Tareas a realizar:
- A) Según el artículo sobre los disidentes presos en Cuba, ¿por qué reclamaban su libertad los 26 disidentes detenidos en la capital? Responde en una a tres oraciones.
- B) Enumera todos los nombres propios de lugares que aparecen en el artículo sobre los disidentes presos en Cuba.
- C) Reproduce todo el pasaje del artículo sobre los disidentes presos en Cuba que va desde "La verdad es" hasta "los mantienen encerrados.".

Fragmento seleccionado:
Raúl Rivero.
El Nuevo Herald,
octubre 31, 2002.
Un oficial se me sentó en el pecho, me envolvió la cabeza en
mi pulóver y me preguntó si lo conocía. Le respondí
que no y de inmediato me golpeó en la frente con un objeto contundente y
me causó una herida de cinco puntos.
Este es el relato que, con banda sonora de rechinar de herrajes, escribió
el abogado invidente Juan Carlos González Leiva, en la unidad de
operaciones de la Seguridad del Estado en Holguín, Cuba. Se trata de un
material incómodo, un episodio que la izquierda de América y
Europa disimula y rehúye y que algunos medios de prensa desplazan para
publicar el paquete de consignas de los funcionarios criollos o una entrevista
con un escritor oficial, de paso.
La verdad es que esa categoría de sufrimiento y la realidad de que
González Leiva y otros nueve integrantes de una fundación de
derechos humanos de Ciego de Avila estén en prisión, sin juicio,
hace siete meses, no contribuye para nada al intercambio que los mercaderes
proponen hacer con los administradores de las cárceles. Pero no importa,
los compañeritos tienen que cumplir la alta misión de trabajar con
denuedo por nuevas victorias del socialismo y no los va a detener la agonía
de unos cuantos que sabrá Dios por qué graves delitos las fuerzas
patrióticas los mantienen encerrados.
Por iguales razones, habrán concluido, no hay que mencionar el caso
de otros 26 disidentes cubanos detenidos en la capital en febrero pasado y que
acaban de poner fin a una huelga de hambre de más de 40 días,
reclamando que se les ponga en libertad porque "no hemos cometido delito
alguno y durante ocho meses de encierro no hemos podido hablar con un abogado,
ni se nos ha presentado ante ningún tribunal de justicia''.
Esta gente no tiene recursos, son fantasmas detrás de las rejas que
los hacen más invisibles.

Datos proporcionados:
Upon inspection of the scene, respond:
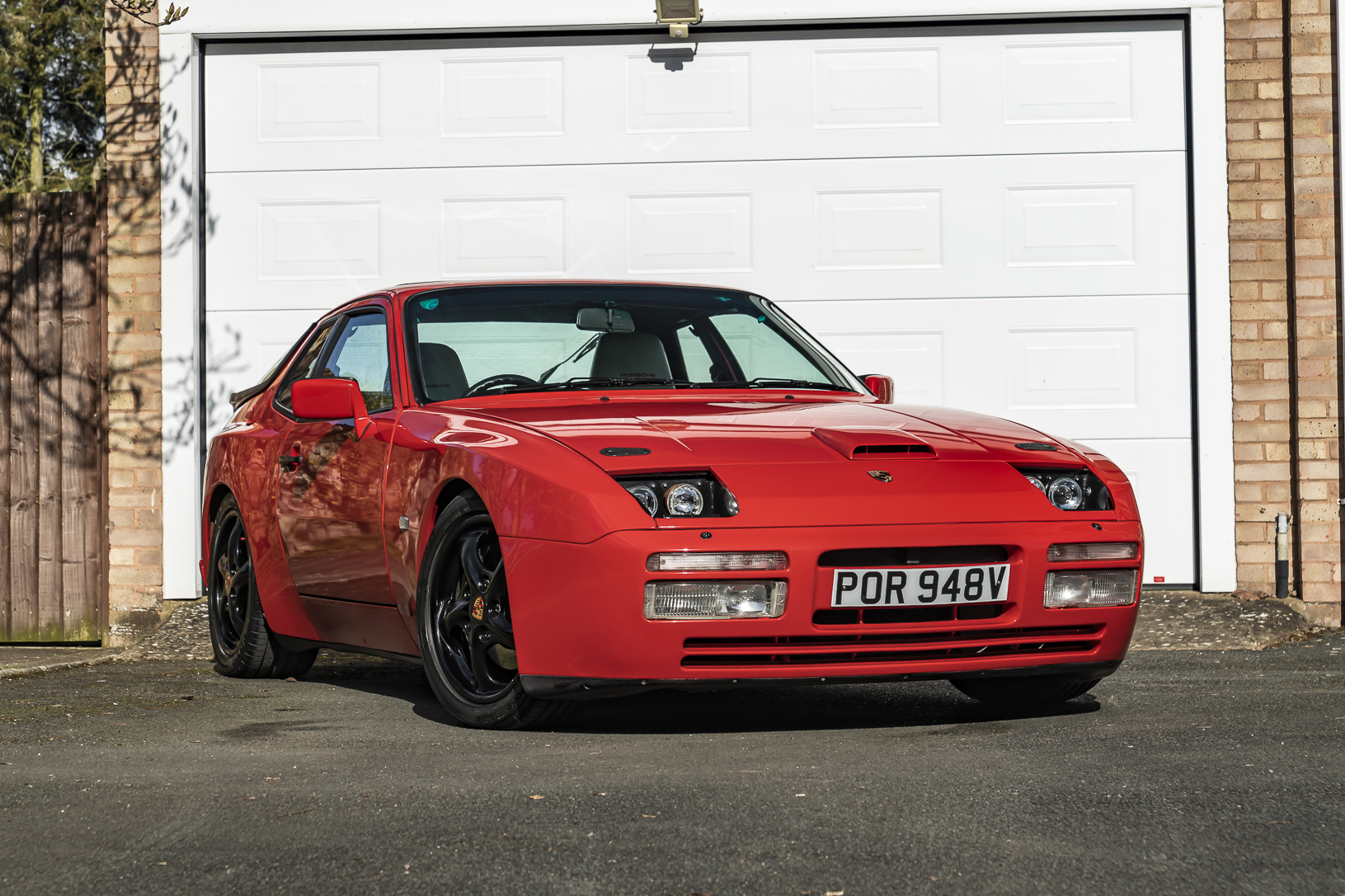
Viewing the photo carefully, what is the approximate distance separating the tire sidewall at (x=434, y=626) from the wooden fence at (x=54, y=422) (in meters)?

Lista de respuestas:
- A) Los 26 disidentes reclamaban su libertad porque afirmaban no haber cometido delito alguno. También señalaban que, durante ocho meses de encierro, no habían podido hablar con un abogado ni habían sido presentados ante ningún tribunal de justicia.

- B) Holguín, Cuba, América, Europa, Ciego de Avila

- C)
La verdad es que esa categoría de sufrimiento y la realidad de que
González Leiva y otros nueve integrantes de una fundación de
derechos humanos de Ciego de Avila estén en prisión, sin juicio,
hace siete meses, no contribuye para nada al intercambio que los mercaderes
proponen hacer con los administradores de las cárceles. Pero no importa,
los compañeritos tienen que cumplir la alta misión de trabajar con
denuedo por nuevas victorias del socialismo y no los va a detener la agonía
de unos cuantos que sabrá Dios por qué graves delitos las fuerzas
patrióticas los mantienen encerrados.